[start]

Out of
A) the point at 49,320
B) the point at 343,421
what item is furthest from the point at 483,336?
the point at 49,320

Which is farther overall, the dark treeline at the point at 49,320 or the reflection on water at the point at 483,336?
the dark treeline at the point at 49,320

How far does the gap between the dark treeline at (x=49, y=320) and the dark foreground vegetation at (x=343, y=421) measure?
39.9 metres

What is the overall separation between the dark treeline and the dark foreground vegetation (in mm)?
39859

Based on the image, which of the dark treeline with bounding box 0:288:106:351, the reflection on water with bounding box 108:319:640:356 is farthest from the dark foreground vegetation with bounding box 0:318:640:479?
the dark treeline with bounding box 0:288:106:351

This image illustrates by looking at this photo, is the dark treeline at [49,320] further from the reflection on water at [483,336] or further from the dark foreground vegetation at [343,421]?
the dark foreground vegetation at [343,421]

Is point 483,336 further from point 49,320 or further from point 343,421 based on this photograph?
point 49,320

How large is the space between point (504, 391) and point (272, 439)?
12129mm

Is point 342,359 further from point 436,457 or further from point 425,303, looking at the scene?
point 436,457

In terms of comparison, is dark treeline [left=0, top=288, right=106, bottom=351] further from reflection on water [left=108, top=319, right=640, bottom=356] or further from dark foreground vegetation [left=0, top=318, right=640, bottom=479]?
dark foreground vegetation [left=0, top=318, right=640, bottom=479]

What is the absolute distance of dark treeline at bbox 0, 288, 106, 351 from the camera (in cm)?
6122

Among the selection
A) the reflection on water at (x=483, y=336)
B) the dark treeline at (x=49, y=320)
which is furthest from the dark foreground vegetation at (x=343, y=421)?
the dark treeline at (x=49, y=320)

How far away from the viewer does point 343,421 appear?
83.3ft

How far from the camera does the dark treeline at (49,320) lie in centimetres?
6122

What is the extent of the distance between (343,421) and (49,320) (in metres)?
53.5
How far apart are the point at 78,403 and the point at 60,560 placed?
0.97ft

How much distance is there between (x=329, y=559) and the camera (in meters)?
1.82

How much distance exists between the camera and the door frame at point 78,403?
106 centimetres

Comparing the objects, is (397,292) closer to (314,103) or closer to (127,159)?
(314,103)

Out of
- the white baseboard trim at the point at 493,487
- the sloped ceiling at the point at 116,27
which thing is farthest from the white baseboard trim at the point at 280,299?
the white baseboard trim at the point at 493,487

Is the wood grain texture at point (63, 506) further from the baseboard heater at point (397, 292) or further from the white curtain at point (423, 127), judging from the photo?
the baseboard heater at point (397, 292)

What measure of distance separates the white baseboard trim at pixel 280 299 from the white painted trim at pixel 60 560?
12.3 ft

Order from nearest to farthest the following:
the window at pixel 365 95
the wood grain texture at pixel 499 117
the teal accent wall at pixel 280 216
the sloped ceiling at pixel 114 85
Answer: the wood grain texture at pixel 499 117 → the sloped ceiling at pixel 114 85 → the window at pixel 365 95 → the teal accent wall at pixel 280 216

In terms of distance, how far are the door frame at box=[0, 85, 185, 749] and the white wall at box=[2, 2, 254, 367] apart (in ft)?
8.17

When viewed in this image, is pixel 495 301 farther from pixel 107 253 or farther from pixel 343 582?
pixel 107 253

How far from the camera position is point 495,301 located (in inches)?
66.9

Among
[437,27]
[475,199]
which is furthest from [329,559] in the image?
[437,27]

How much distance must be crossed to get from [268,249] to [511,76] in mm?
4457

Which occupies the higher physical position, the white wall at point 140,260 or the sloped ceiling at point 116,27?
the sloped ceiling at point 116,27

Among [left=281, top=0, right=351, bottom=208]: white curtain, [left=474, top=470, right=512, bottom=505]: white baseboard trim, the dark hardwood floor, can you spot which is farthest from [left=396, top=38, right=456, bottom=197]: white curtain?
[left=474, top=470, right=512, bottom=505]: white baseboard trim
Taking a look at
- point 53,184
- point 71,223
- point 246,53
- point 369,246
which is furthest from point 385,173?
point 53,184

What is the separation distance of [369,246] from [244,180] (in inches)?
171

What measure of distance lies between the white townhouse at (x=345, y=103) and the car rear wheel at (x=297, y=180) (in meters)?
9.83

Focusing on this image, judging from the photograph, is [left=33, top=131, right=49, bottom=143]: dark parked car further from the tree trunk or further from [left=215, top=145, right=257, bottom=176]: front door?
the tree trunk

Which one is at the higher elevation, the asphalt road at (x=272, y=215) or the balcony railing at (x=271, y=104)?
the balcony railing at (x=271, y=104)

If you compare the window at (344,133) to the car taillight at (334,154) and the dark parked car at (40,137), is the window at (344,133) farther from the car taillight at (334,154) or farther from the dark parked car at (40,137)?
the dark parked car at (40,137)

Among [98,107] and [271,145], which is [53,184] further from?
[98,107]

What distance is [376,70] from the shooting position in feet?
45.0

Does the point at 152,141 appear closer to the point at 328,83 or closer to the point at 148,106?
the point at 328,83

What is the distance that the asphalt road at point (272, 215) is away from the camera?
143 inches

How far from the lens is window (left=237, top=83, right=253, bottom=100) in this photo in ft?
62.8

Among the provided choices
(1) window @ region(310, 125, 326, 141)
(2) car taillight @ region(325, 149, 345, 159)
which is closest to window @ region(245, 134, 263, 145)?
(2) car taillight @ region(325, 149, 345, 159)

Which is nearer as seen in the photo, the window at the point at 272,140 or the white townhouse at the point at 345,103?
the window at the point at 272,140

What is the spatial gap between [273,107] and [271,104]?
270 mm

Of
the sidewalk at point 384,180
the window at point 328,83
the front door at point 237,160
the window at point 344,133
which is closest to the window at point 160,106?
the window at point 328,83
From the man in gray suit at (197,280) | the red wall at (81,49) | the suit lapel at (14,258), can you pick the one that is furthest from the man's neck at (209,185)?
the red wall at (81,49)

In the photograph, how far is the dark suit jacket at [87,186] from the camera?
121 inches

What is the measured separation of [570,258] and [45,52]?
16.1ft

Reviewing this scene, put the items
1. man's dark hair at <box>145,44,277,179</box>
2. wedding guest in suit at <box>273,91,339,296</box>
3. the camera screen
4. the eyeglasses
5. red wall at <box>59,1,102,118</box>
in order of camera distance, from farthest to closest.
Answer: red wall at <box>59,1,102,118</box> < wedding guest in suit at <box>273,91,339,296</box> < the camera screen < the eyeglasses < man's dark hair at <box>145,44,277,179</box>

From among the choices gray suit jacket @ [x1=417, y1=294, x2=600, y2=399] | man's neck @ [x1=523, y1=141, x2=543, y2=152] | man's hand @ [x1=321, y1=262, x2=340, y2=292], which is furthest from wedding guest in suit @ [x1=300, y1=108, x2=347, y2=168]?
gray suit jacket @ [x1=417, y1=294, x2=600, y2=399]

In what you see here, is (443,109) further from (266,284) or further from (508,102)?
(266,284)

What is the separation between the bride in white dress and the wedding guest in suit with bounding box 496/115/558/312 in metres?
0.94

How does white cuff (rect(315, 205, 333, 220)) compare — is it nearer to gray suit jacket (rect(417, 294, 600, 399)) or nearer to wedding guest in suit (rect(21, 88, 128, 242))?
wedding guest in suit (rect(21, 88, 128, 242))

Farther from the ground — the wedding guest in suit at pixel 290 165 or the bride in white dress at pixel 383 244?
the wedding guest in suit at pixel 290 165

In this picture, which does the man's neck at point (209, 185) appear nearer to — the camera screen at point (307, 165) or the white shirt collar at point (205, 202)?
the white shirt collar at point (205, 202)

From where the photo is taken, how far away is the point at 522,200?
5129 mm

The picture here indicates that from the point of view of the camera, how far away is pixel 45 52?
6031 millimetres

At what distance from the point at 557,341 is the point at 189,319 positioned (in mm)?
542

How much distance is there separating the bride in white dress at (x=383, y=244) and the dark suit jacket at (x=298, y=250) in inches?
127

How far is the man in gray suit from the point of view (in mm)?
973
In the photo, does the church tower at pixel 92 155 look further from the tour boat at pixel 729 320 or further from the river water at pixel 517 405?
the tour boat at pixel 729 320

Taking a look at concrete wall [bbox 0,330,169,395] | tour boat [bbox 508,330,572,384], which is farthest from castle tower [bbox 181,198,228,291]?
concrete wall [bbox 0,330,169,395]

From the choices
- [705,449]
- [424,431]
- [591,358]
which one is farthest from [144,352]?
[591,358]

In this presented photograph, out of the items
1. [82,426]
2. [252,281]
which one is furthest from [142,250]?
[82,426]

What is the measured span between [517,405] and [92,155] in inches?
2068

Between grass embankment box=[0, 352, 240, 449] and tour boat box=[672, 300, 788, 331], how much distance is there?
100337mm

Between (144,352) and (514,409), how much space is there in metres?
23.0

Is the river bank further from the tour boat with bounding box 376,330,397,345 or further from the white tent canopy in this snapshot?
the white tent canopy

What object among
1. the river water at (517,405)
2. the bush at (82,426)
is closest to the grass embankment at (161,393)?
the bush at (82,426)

[end]

> _EXERCISE DIRECTIONS_
Swap "eyeglasses" for "spectacles" in the listing's stretch from the line containing "Reviewing this scene, put the items" through the line containing "in order of". Write out only those lines, leaving everything else unchanged.

> _SOLUTION TO THE PROBLEM_
Reviewing this scene, put the items
1. man's dark hair at <box>145,44,277,179</box>
2. wedding guest in suit at <box>273,91,339,296</box>
3. the camera screen
4. the spectacles
5. red wall at <box>59,1,102,118</box>
in order of camera distance, from farthest to closest.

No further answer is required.